Records supplied:
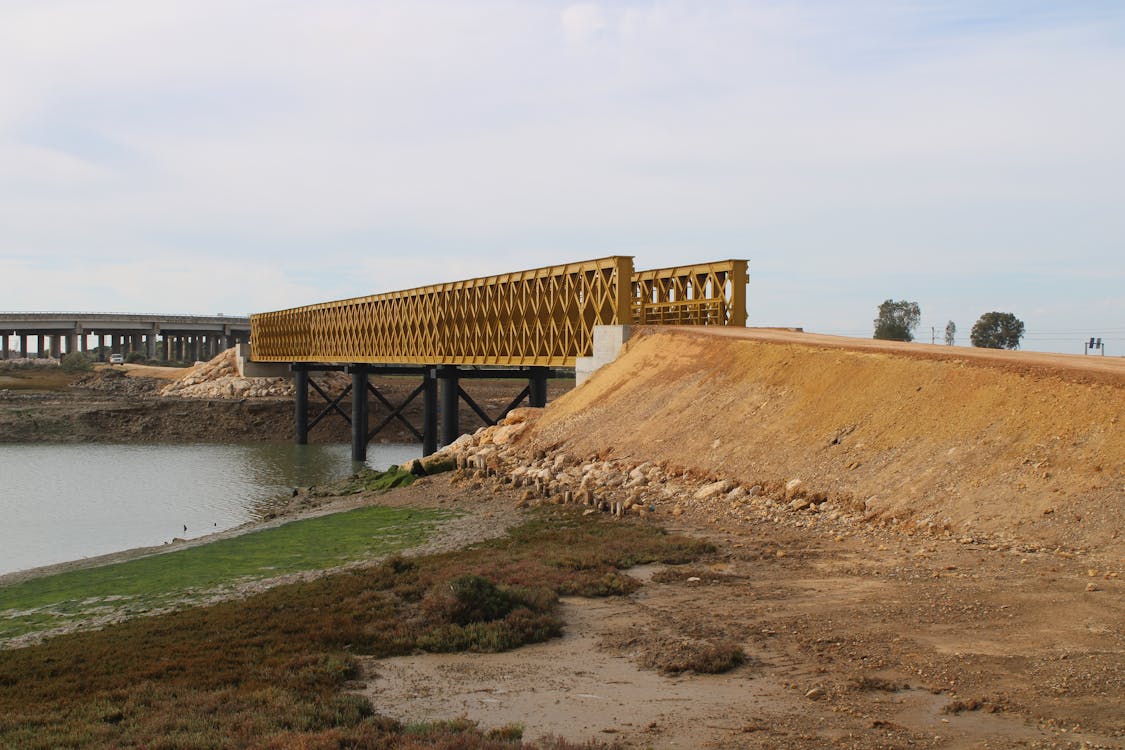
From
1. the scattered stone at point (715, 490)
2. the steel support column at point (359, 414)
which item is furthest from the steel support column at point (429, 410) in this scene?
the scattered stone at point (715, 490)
...
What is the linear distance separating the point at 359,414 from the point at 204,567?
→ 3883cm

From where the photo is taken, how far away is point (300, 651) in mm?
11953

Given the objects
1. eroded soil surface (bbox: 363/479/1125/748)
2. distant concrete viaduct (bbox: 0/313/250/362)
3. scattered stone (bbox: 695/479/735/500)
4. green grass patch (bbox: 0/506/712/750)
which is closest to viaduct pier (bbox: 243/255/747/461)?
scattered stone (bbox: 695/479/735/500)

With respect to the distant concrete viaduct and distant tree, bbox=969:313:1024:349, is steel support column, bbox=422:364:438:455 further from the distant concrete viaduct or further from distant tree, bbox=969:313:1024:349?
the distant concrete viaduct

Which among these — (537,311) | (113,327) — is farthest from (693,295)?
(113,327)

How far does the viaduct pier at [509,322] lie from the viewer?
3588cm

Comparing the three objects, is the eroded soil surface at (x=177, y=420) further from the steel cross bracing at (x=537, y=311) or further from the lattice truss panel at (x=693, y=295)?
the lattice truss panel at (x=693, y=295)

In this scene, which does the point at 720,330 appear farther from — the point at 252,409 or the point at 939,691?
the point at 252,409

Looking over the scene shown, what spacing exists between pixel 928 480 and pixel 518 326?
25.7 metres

Do this:
Rewrite the lines from the one containing "Looking over the" through the one containing "25.7 metres", inclusive, changing "spacing" to "distance" and leaving everything else as it is.

Response to this task:
Looking over the scene shown, what distance exists between pixel 928 480 and pixel 518 326?
25.7 metres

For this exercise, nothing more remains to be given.